Li Piaopiao, Spector Eliot, Alkhuzam Khalid, Patel Rahul, Donahoo William T, Bost Sarah, Lyu Tianchen, Wu Yonghui, Hogan William, Prosperi Mattia, Dixon Brian E, Dabelea Dana, Utidjian Levon H, Crume Tessa L, Thorpe Lorna, Liese Angela D, Schatz Desmond A, Atkinson Mark A, Haller Michael J, Shenkman Elizabeth A, Guo Yi, Bian Jiang, Shao Hui
Department of Pharmaceutical Outcomes and Policy, College of Pharmacy, University of Florida, Gainesville, Florida, USA.
Department of Health Outcomes and Biomedical Informatics, College of Medicine, University of Florida, Gainesville, Florida, USA.
Diabetes Obes Metab. 2025 Jan;27(1):102-110. doi: 10.1111/dom.15987. Epub 2024 Sep 30.
To develop an automated computable phenotype (CP) algorithm for identifying diabetes cases in children and adolescents using electronic health records (EHRs) from the UF Health System.
The CP algorithm was iteratively derived based on structured data from EHRs (UF Health System 2012-2020). We randomly selected 536 presumed cases among individuals aged <18 years who had (1) glycated haemoglobin levels ≥ 6.5%; or (2) fasting glucose levels ≥126 mg/dL; or (3) random plasma glucose levels ≥200 mg/dL; or (4) a diabetes-related diagnosis code from an inpatient or outpatient encounter; or (5) prescribed, administered, or dispensed diabetes-related medication. Four reviewers independently reviewed the patient charts to determine diabetes status and type.

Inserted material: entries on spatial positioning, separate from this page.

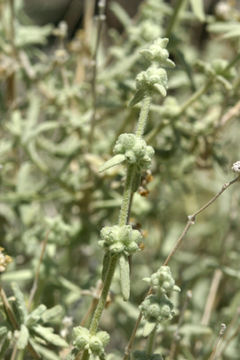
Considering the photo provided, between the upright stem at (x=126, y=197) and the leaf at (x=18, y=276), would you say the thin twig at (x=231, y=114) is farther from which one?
the upright stem at (x=126, y=197)

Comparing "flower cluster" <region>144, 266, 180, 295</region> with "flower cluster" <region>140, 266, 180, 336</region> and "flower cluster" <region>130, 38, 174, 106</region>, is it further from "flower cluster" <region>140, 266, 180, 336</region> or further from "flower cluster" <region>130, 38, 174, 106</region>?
"flower cluster" <region>130, 38, 174, 106</region>

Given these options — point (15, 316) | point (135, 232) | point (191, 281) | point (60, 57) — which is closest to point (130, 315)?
point (191, 281)

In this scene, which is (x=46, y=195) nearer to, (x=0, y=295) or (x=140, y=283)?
(x=140, y=283)

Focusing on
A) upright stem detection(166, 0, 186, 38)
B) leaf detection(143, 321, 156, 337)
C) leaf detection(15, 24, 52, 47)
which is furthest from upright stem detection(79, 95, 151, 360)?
leaf detection(15, 24, 52, 47)

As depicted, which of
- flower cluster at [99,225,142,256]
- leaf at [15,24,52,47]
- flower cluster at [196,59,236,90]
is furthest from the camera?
leaf at [15,24,52,47]

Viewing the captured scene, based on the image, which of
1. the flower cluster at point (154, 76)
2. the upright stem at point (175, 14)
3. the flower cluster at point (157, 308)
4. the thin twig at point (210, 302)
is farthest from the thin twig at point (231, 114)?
the flower cluster at point (157, 308)

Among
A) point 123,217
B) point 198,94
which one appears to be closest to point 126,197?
point 123,217

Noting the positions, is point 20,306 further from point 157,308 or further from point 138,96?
point 138,96
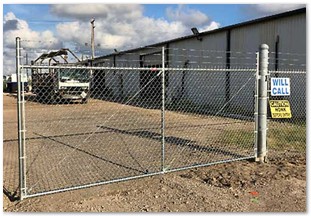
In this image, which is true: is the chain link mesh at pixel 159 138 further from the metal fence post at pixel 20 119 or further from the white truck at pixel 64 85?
the white truck at pixel 64 85

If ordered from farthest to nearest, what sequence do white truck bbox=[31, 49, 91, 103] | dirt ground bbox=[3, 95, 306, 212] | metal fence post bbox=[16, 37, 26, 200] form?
white truck bbox=[31, 49, 91, 103] → dirt ground bbox=[3, 95, 306, 212] → metal fence post bbox=[16, 37, 26, 200]

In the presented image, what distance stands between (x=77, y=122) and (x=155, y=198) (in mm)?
9935

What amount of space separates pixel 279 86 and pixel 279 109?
0.46 m

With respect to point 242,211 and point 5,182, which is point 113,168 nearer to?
point 5,182

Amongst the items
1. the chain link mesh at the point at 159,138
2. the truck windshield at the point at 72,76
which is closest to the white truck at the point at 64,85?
the truck windshield at the point at 72,76

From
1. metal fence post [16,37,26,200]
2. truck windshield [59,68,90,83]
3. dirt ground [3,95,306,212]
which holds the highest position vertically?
truck windshield [59,68,90,83]

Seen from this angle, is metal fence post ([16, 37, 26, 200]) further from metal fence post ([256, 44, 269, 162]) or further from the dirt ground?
metal fence post ([256, 44, 269, 162])

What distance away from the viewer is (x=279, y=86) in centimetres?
750

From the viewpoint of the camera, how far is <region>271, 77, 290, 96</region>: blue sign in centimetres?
743

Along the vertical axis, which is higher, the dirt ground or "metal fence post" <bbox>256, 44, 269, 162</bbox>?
"metal fence post" <bbox>256, 44, 269, 162</bbox>

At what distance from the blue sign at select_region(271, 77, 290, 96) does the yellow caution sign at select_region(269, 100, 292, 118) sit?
182 mm

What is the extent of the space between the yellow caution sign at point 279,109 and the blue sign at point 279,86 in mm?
182

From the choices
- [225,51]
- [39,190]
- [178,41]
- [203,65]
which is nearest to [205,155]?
[39,190]

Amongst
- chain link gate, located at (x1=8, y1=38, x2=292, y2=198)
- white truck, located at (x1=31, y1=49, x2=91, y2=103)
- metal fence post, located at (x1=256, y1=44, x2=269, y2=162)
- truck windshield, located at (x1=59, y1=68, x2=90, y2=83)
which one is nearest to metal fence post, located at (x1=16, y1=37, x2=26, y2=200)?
chain link gate, located at (x1=8, y1=38, x2=292, y2=198)
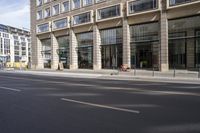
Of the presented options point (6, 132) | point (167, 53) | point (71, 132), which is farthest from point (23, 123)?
point (167, 53)

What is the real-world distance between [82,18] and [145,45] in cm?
1337

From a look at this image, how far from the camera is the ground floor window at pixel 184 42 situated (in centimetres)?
3138

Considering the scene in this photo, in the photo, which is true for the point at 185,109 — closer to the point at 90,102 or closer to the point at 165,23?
the point at 90,102

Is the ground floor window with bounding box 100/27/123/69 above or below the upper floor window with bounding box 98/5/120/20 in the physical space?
below

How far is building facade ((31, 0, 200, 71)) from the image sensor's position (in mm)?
32375

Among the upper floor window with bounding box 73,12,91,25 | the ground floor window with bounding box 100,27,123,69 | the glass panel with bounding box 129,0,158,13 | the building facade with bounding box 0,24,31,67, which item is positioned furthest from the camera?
the building facade with bounding box 0,24,31,67

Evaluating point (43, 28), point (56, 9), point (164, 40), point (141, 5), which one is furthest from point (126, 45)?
point (43, 28)

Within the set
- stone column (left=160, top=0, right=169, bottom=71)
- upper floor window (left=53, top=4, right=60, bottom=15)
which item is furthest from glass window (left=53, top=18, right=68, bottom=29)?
stone column (left=160, top=0, right=169, bottom=71)

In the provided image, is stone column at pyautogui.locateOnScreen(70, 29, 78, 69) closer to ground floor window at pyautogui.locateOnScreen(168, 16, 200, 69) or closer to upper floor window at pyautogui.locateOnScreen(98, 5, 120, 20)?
upper floor window at pyautogui.locateOnScreen(98, 5, 120, 20)

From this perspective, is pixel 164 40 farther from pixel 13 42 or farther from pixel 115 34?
pixel 13 42

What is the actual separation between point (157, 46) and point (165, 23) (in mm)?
3216

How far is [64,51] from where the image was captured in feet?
161

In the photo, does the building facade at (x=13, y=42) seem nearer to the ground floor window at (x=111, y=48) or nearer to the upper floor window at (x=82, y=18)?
the upper floor window at (x=82, y=18)

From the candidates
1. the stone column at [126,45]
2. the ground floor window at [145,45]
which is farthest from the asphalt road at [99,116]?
the stone column at [126,45]
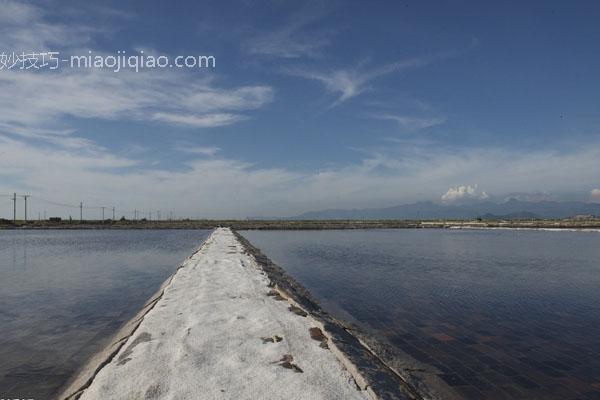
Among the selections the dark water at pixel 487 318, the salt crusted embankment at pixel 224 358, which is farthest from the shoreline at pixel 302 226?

Presumed cases without type 1 (T1D) or type 2 diabetes (T2D) diagnosis codes were categorized as non-diabetes/other types of diabetes. The rest were categorized as T1D if the most recent diagnosis was T1D, or otherwise categorized as T2D if the most recent diagnosis was T2D. Next, we applied a list of diagnoses and procedures that can determine diabetes type (e.g., steroid use suggests induced diabetes) to correct misclassifications from Step 1. Among the 536 reviewed cases, 159 and 64 had T1D and T2D, respectively. The sensitivity, specificity, and positive predictive values of the CP algorithm were 94%, 98% and 96%, respectively, for T1D and 95%, 95% and 73% for T2D.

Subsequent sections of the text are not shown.